* _PASSAGE SHOWN_
+---+
It might be a good idea while you are sorting things out to set up a full mygovid account with full access for any future dealings with the Department of Social Protection.


----------



## Conan (11 Feb 2022)

My reading is that if your relative is "living alone" AND getting a State Pension,  then they do qualify for the Household Benefit Package from age 66.


----------



## Shirazman (11 Feb 2022)

Conan said:


> My reading is that if your relative is "living alone" AND getting a State Pension,  then they do qualify for the Household Benefit Package from age 66.




Yep.    The Citizens Advice link is confusing, but that's a good summary.   

It gets more complicated if there's a spouse/partner involved.  

​


----------



## Black Sheep (11 Feb 2022)

Yes he qualifies for Household Benefit at age 66 as long as he is receipt of a qualifying a payment which in this case is a contributory Pension.
There is no means test involved. 
However if he has wife/partner her income may be means tested, that is any income over €300 pw


----------



## Conan (11 Feb 2022)

Black Sheep said:


> Yes he qualifies for Household Benefit at age 66 as long as he is receipt of a qualifying a payment which in this case is a contributory Pension.
> There is no means test involved.
+---+
* _DATASET EXTRACT_
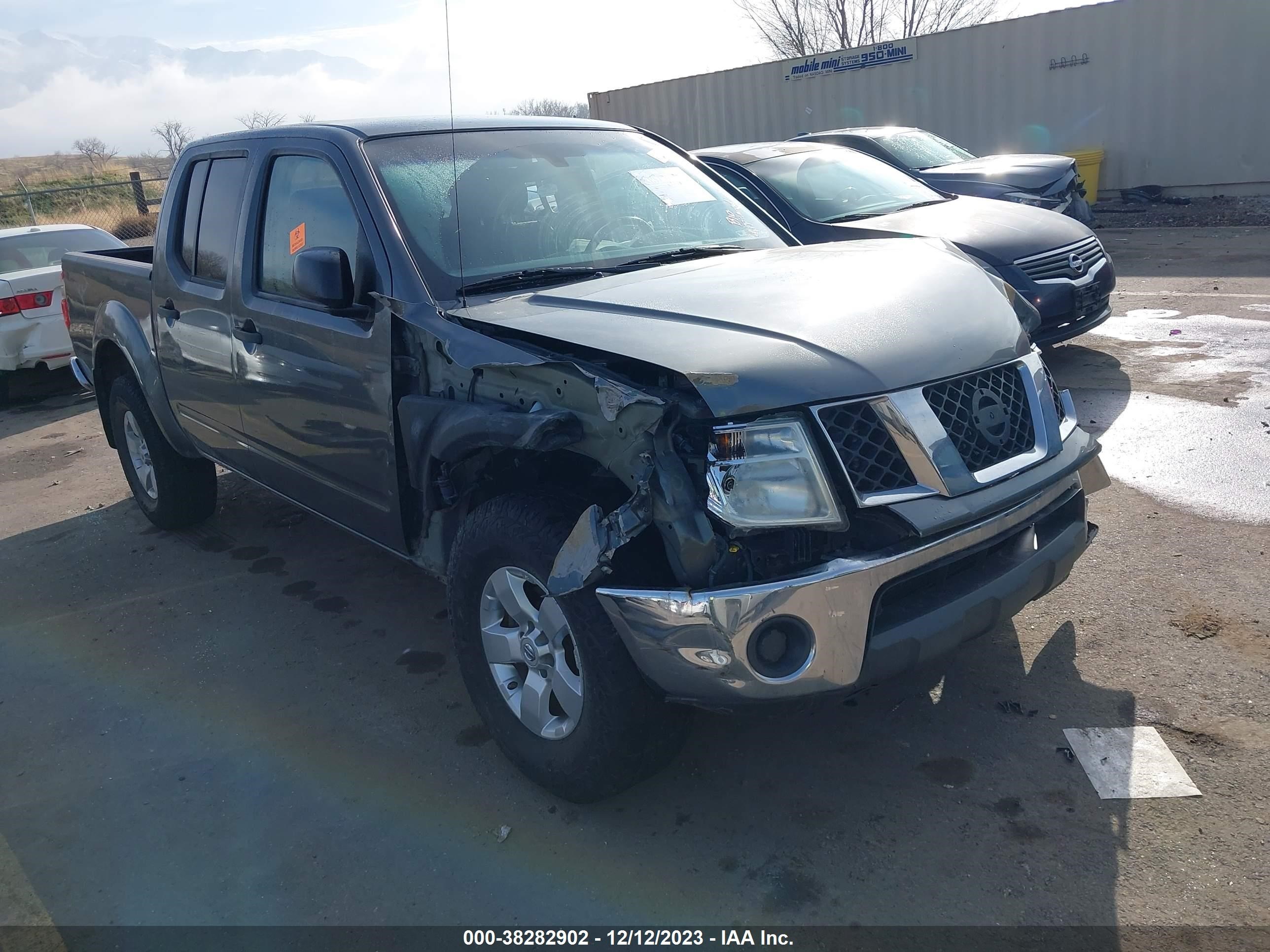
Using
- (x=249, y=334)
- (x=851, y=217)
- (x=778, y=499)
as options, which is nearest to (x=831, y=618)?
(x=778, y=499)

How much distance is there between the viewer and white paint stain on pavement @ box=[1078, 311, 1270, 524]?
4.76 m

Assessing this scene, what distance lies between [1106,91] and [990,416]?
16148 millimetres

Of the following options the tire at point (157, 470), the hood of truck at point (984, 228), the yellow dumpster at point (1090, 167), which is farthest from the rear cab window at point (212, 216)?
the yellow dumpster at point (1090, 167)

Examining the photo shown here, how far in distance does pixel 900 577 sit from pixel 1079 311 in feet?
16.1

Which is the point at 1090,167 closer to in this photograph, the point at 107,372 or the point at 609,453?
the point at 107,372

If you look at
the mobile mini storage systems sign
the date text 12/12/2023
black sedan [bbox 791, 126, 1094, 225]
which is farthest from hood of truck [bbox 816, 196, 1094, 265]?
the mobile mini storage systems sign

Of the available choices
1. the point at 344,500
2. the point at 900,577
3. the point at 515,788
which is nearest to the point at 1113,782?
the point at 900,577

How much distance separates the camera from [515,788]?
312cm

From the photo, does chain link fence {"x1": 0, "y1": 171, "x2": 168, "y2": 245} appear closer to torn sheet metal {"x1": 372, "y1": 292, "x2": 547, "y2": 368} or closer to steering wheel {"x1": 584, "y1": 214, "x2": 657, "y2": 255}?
+---+
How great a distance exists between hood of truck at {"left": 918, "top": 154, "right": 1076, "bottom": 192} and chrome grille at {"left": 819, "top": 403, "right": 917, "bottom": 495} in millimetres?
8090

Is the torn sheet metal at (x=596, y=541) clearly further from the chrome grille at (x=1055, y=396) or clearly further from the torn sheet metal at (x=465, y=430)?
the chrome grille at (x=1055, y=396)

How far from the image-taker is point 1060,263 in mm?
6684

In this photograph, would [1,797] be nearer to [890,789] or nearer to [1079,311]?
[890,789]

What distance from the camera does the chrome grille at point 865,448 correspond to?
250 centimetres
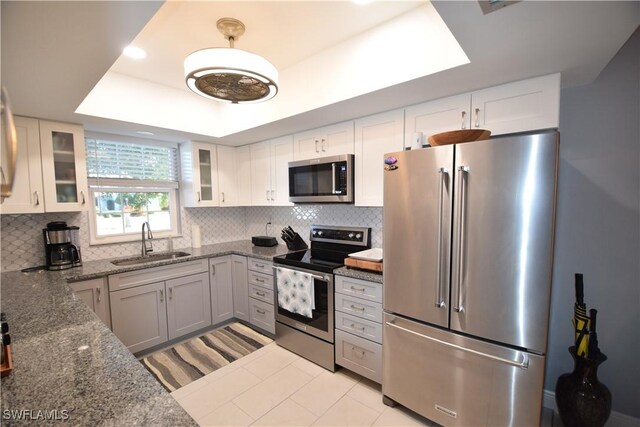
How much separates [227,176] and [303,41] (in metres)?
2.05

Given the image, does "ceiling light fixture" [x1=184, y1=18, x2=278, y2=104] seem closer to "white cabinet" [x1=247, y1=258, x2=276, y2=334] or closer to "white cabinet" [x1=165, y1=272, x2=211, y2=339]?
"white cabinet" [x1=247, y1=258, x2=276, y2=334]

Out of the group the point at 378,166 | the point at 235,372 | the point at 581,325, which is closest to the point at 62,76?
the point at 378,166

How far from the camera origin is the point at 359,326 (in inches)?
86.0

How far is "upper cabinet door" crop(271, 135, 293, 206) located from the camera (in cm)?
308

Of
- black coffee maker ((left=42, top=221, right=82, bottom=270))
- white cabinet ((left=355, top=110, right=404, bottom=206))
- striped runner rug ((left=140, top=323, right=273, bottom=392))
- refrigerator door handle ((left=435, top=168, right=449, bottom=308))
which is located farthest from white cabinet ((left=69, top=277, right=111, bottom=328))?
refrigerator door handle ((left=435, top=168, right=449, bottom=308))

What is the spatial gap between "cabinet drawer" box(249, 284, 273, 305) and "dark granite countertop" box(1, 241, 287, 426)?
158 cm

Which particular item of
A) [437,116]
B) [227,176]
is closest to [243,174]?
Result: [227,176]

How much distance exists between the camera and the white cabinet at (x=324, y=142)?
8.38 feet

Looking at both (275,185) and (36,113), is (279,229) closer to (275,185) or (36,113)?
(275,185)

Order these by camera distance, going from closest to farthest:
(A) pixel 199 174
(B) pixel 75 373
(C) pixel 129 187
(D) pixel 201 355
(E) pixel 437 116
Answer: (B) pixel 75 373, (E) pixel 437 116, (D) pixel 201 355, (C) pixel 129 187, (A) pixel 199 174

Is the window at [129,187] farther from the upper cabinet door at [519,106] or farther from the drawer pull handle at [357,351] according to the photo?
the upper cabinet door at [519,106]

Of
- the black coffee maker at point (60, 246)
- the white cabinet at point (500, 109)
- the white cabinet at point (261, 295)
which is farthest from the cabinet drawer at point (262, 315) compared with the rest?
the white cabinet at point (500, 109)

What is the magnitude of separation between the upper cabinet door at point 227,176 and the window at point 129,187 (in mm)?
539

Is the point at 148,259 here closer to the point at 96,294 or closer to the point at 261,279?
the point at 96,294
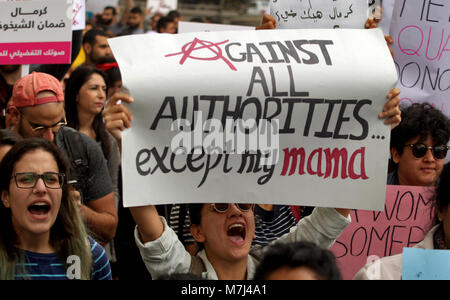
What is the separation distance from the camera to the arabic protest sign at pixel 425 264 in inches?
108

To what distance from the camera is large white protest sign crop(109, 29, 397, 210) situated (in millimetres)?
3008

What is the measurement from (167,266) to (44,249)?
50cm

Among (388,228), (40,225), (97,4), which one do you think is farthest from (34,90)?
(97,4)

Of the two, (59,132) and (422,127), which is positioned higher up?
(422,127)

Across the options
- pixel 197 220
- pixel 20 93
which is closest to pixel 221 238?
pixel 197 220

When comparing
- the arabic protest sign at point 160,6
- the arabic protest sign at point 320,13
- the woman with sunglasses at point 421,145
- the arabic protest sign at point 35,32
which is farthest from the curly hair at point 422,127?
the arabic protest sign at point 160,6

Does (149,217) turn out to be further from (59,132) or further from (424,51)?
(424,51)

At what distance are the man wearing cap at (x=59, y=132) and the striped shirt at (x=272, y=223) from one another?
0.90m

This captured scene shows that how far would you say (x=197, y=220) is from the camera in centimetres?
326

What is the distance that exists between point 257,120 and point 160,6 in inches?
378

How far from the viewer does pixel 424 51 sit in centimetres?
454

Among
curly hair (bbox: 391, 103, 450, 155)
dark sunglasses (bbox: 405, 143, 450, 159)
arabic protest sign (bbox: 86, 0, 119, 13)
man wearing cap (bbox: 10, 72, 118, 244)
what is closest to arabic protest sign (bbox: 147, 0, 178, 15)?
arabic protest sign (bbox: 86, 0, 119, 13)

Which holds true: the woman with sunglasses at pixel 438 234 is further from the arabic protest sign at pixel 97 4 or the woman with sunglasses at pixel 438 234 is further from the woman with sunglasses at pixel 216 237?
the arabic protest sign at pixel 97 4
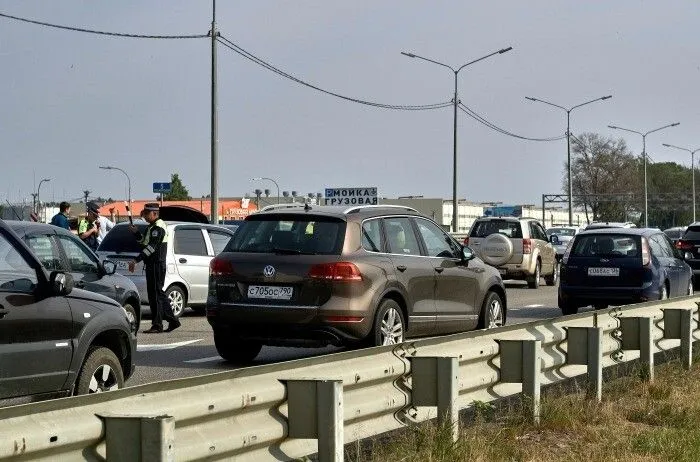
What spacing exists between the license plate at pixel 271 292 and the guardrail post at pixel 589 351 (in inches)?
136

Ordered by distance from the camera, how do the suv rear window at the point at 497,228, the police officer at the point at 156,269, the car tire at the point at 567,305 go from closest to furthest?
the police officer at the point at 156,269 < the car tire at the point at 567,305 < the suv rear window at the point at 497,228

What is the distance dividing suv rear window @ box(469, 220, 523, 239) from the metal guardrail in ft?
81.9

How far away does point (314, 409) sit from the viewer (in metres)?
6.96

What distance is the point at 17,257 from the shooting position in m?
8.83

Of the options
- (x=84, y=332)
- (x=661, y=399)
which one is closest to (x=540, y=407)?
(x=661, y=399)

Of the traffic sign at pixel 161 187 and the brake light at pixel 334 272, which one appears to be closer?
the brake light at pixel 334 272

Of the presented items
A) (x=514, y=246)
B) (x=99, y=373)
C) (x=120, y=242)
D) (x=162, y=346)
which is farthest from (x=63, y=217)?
+---+
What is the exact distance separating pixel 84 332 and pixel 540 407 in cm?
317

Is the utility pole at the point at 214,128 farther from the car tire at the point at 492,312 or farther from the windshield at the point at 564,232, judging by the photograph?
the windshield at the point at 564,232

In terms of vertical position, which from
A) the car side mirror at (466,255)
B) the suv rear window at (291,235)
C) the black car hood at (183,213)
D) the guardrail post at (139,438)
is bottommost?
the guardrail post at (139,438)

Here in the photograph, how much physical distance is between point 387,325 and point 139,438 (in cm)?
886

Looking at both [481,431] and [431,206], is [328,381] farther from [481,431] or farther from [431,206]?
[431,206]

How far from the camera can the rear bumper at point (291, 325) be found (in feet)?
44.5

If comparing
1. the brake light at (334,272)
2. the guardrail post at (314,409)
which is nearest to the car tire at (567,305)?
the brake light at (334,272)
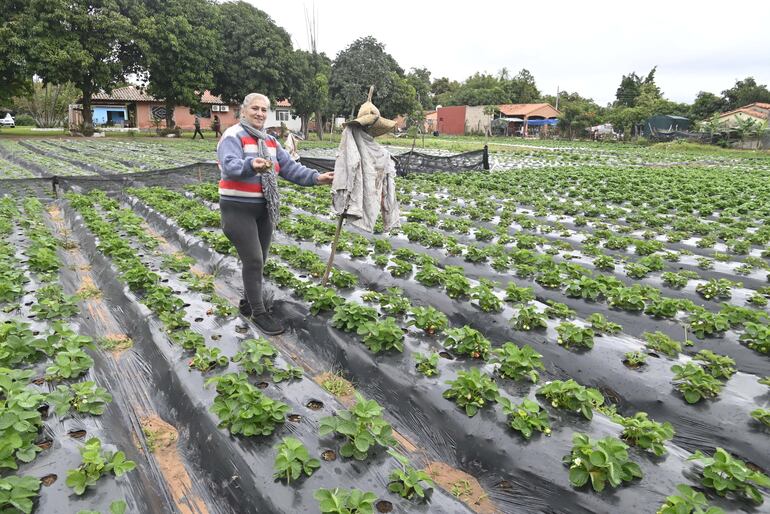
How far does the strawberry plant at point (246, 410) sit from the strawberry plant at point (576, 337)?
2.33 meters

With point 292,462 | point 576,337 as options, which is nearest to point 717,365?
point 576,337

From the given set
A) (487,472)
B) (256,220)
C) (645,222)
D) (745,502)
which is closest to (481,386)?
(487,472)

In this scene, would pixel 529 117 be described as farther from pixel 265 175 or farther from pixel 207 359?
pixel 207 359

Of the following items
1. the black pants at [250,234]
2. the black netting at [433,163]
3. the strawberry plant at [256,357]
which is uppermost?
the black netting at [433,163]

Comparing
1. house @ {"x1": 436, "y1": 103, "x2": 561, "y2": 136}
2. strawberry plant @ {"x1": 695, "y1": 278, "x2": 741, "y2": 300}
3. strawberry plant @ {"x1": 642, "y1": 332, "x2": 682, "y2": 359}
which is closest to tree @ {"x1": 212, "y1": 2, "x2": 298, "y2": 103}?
+---+
* _EXERCISES TO COMPLETE_
- A) Answer these from the Household Benefit thread, one answer per line, marked the same way:
(i) What kind of account does the first post suggest setting up?
(ii) From what age does Conan say a relative living alone on a State Pension qualifies for the Household Benefit Package?
(iii) According to Black Sheep, a wife or partner's income may be means tested above what weekly amount?
- B) Reproduce the part of the Household Benefit thread that opens with the words containing "## Shirazman (11" and closes with "a spouse/partner involved.".
- C) Resume the Household Benefit thread after its last line, writing the next part of the discussion.

* _RESPONSE LIST_
- A)
(i) A full mygovid account with full access
(ii) Age 66
(iii) €300 per week

- B)
## Shirazman (11 Feb 2022)

Conan said:


> My reading is that if your relative is "living alone" AND getting a State Pension,  then they do qualify for the Household Benefit Package from age 66.




Yep.    The Citizens Advice link is confusing, but that's a good summary.   

It gets more complicated if there's a spouse/partner involved.

- C)
> However if he has wife/partner her income may be means tested, that is any income over €300 pw


Again, my reading is that if he (assuming it’s a “he”) is getting the Contributory State Pension and is also claiming the Qualifying Adult Dependant additional payment, he also gets the Household Benefit package from age 66. But everybody gets it at age 70 in any event.


----------



## DirectDevil (15 Feb 2022)

They don't make it easy for some older folks !
Thanks to everyone for the replies as they give me a clearer focus on how to proceed.


----------



## ClubMan (15 Feb 2022)

DirectDevil said:


> They don't make it easy for some older folks !
> Thanks to everyone for the replies as they give me a clearer focus on how to proceed.


To be fair, people in this situation should just apply and let the powers that be do the work of figuring out entitlement (and then appeal if rejected if necessary) rather than worrying about the minutiae of the system a priori themselves.


----------



## Exchanger (15 Feb 2022)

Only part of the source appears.